眠れぬ王子の恋する場所


「私のお詫びなのに、なんで久遠さんに払わせるんですか。社長と一緒にしないでください」

「いや、俺のは久遠に頼まれたも同然だろ。あいつがおまえを怒らせたっぽいってぶつぶつ言ってたから、俺は協力してやっただけだし」

言われてみればそうなのか……と思っていると社長がニヤニヤしながら言う。

「ちゃんと仲直りできたか?」
「……まぁ。
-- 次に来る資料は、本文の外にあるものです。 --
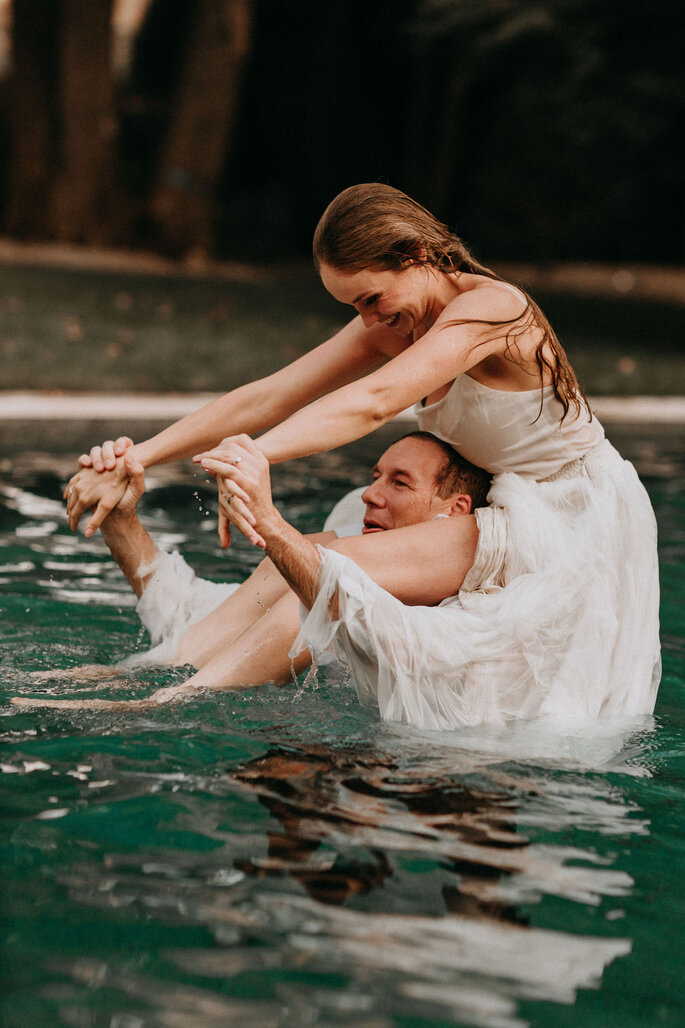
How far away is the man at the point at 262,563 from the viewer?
3.28 m

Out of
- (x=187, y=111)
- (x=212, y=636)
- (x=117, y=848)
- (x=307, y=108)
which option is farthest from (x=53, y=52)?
(x=117, y=848)

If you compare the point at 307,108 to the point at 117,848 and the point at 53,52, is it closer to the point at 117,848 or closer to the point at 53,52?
the point at 53,52

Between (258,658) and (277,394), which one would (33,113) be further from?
(258,658)

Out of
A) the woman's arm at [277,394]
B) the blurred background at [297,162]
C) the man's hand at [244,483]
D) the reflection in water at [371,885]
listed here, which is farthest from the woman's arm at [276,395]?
the blurred background at [297,162]

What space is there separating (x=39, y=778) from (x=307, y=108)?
2165 centimetres

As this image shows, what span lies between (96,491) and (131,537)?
0.98ft

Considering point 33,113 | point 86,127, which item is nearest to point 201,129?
point 86,127

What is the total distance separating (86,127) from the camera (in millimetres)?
19250

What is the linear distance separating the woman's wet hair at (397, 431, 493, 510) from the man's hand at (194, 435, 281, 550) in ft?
2.67

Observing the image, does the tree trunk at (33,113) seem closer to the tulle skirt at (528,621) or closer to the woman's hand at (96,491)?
the woman's hand at (96,491)

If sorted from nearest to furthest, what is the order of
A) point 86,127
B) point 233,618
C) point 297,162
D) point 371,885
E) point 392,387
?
point 371,885
point 392,387
point 233,618
point 86,127
point 297,162

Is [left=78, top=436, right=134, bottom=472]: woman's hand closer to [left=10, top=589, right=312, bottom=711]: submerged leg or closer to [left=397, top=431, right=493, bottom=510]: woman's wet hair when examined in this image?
[left=10, top=589, right=312, bottom=711]: submerged leg

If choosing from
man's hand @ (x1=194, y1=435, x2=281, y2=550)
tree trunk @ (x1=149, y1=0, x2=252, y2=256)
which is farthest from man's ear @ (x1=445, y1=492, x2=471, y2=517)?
tree trunk @ (x1=149, y1=0, x2=252, y2=256)

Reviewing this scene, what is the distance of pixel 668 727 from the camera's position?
3.88 metres
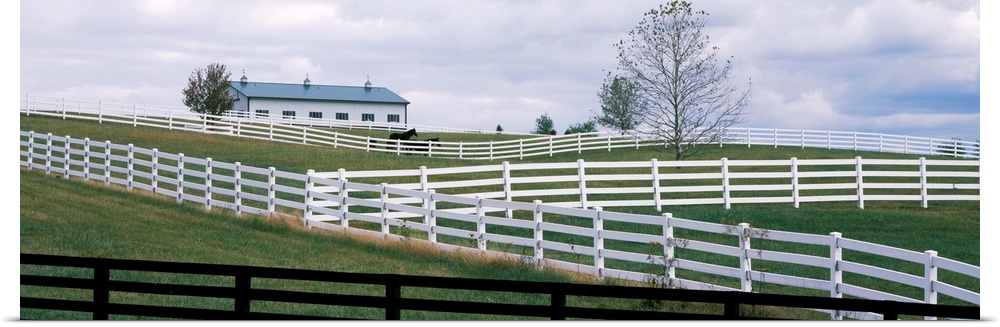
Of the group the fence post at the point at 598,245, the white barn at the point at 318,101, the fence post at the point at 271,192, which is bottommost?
the fence post at the point at 598,245

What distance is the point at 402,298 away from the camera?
9.38m

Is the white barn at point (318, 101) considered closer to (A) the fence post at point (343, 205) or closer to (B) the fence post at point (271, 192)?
(B) the fence post at point (271, 192)

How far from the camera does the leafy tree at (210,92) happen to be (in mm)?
64688

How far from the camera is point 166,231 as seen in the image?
19.7m

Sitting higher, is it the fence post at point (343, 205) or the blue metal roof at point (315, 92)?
the blue metal roof at point (315, 92)

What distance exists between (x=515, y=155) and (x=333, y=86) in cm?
3118

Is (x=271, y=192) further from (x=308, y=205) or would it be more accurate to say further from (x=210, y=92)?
(x=210, y=92)

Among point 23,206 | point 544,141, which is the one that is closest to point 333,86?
point 544,141

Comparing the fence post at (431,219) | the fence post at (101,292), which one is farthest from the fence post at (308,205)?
the fence post at (101,292)

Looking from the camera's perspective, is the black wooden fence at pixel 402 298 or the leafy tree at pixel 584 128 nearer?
the black wooden fence at pixel 402 298

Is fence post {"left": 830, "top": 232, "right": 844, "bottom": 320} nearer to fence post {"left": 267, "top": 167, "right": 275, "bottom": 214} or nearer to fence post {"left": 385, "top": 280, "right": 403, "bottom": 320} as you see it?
fence post {"left": 385, "top": 280, "right": 403, "bottom": 320}

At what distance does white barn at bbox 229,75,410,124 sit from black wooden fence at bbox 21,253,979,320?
59989 mm

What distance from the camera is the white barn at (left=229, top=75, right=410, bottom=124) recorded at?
71.0 m

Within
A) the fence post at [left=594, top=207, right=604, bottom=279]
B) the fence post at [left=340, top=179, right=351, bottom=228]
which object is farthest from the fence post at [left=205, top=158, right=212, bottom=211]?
the fence post at [left=594, top=207, right=604, bottom=279]
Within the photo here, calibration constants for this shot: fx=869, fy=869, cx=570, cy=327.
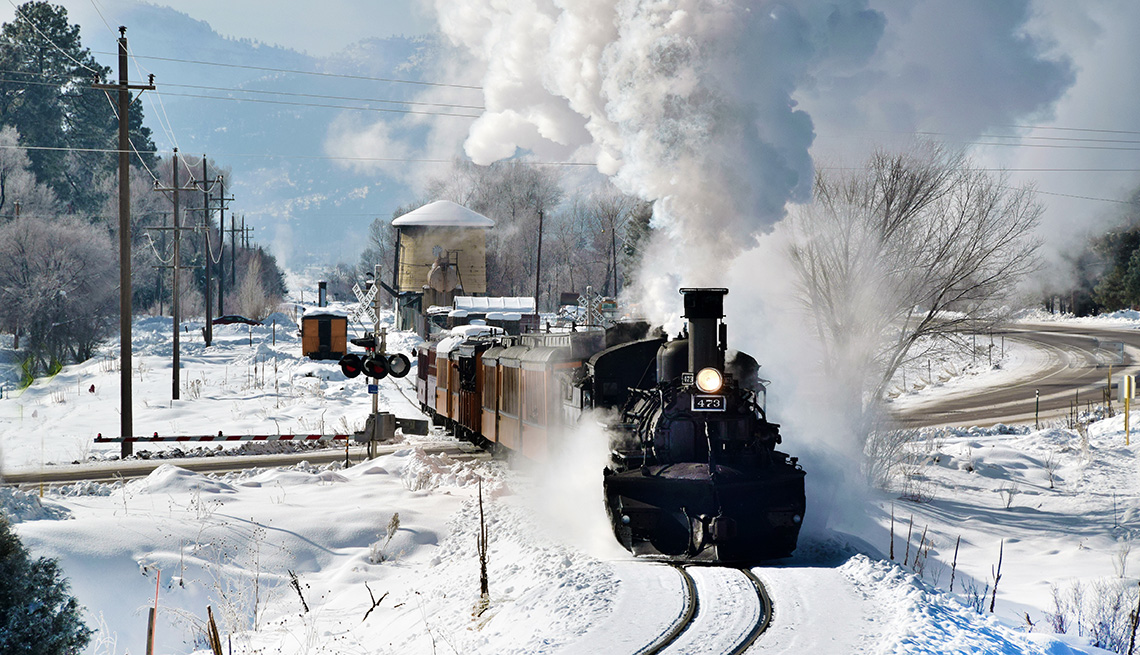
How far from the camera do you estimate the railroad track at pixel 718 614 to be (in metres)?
7.53

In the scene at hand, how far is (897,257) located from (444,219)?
47.9 meters

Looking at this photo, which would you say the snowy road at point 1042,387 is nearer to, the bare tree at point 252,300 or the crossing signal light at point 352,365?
the crossing signal light at point 352,365

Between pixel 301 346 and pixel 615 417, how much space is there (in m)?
39.4

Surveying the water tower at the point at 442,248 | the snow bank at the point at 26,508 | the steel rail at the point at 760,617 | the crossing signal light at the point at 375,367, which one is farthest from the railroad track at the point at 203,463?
the water tower at the point at 442,248

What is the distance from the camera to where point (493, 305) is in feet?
188

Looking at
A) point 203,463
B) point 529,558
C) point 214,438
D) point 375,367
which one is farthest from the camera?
point 214,438

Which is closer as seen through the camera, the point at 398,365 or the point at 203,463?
the point at 398,365

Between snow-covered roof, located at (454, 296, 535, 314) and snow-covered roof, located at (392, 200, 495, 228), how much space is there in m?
8.48

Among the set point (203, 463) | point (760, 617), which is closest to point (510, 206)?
point (203, 463)

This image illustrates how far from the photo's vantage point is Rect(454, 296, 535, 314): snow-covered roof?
5675 centimetres

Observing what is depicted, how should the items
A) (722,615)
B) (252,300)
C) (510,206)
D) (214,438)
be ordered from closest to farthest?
(722,615), (214,438), (252,300), (510,206)

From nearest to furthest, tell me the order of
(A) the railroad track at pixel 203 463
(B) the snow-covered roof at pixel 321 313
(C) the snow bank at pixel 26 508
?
(C) the snow bank at pixel 26 508, (A) the railroad track at pixel 203 463, (B) the snow-covered roof at pixel 321 313

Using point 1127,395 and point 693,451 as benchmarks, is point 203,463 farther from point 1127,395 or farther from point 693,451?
point 1127,395

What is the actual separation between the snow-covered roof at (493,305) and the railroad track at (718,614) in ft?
155
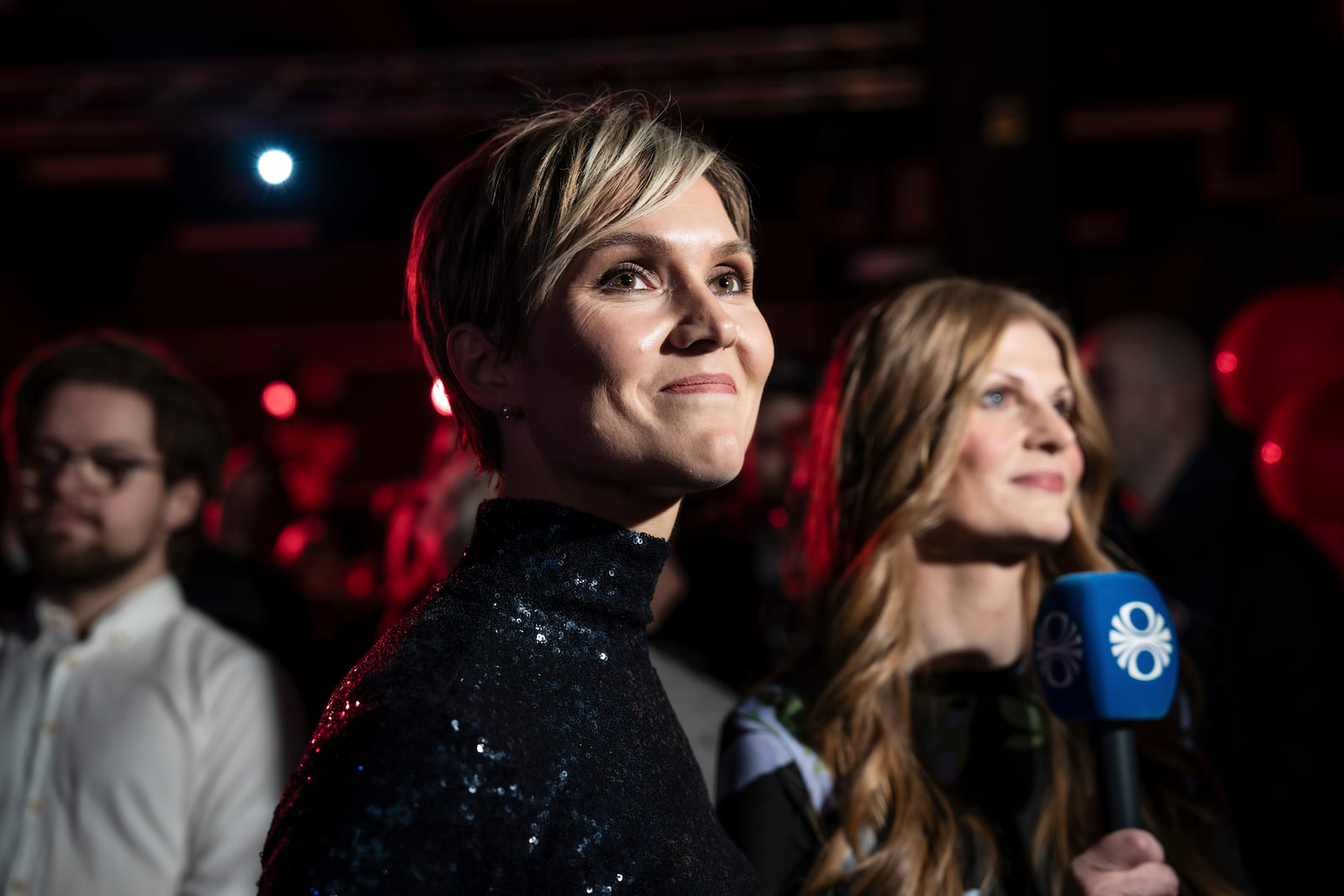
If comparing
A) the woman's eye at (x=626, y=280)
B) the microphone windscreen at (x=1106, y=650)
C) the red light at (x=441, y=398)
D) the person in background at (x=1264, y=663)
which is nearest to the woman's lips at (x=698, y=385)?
the woman's eye at (x=626, y=280)

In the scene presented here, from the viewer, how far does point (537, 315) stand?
3.92ft

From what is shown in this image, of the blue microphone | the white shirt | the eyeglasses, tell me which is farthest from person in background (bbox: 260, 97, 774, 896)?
the eyeglasses

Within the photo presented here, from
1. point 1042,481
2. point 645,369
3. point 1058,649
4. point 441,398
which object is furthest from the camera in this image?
point 1042,481

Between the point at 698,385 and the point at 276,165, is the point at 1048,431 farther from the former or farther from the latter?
the point at 276,165

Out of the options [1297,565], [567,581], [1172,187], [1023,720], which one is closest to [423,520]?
[1023,720]

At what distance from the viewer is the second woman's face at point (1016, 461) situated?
1787 mm

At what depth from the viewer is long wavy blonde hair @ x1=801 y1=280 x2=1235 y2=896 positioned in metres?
1.67

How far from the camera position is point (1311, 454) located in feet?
10.3

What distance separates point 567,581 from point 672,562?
6.20 feet

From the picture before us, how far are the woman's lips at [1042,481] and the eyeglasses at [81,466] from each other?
5.29ft

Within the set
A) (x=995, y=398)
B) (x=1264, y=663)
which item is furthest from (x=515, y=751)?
(x=1264, y=663)

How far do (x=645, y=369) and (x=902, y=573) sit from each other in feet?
2.77

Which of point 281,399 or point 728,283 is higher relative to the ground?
point 281,399

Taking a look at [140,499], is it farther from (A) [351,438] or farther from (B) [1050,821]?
(A) [351,438]
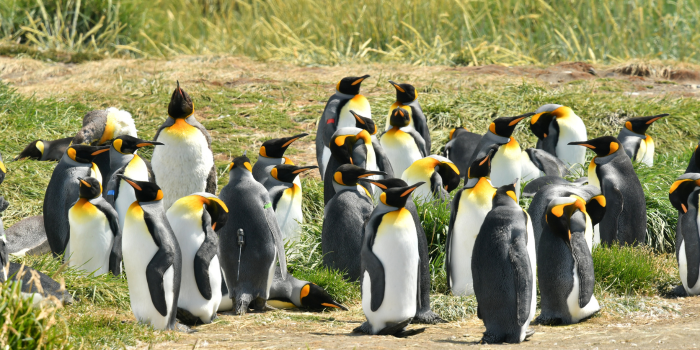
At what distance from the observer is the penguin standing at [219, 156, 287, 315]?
491cm

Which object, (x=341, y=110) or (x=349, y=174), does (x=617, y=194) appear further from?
(x=341, y=110)

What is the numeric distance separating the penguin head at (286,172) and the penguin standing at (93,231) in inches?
50.6

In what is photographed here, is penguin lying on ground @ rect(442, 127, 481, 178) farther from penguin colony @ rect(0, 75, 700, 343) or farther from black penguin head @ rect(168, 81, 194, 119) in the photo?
black penguin head @ rect(168, 81, 194, 119)

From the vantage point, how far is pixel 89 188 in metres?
5.12

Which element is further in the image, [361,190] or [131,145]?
[131,145]

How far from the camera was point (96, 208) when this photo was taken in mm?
5168

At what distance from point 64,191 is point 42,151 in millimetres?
2056

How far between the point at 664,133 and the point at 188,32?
13.2m

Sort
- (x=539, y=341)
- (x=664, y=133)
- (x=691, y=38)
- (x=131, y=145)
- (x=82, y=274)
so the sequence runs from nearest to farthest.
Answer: (x=539, y=341), (x=82, y=274), (x=131, y=145), (x=664, y=133), (x=691, y=38)

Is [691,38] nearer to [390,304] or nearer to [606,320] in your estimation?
[606,320]

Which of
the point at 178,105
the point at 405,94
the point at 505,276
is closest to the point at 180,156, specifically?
the point at 178,105

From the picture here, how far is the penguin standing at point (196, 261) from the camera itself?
14.5 ft

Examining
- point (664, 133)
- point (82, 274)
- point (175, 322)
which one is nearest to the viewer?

たぶん」

好奇の眼差しがうっとうしくて、目を逸らしながらもごもご言う。

昨日、久遠さんはあのあとルームサービスでデザートを頼んでくれた。
話の中で私が、デザートを食べられなかったって言ったかららしい。

『そういうつもりじゃなくて……それにそれは今度私がおごるって言ったじゃないですか』と慌てると、電話を耳にあてた久遠さんに『それはそれとしてでいいだろ』と言い切られてしまった。

そして、運ばれてきた豪華なデザートのなかに、お土産に選んだプリンもあったというわけだ。

帰りがけに、お土産用に頼もうとメニューを見せてもらって、並んだ金額に一瞬、声を失ったのは言うまでもない。

昨日、私の胃に入った総額は、たぶん、今まで生きてきた中で一番高額だったと思う。

「なんだか今日、冷房効きすぎてません?」

いつもよりも冷えている気がして聞いたけれど、吉井さんは首を傾げる。

「いや、普通だけど……佐和さん、なんか寒そうだね。顔、白いし。冷房病?」

「ですかね。電車が結構冷えてるからそれでかなぁ」とぶつぶつ言っていると、社長が「そういや」と話し出す。

「石坂、久遠に興味津々だったなぁ」

煙草に火をつけながら言う社長に「え、久遠さんの名前出したんですか?」と驚くと、吉井さんが「俺と社長の会話聞いてグイグイきたんだよ」と答える。

だるそうな顔でバッグからタブレットを出した吉井さんが続ける。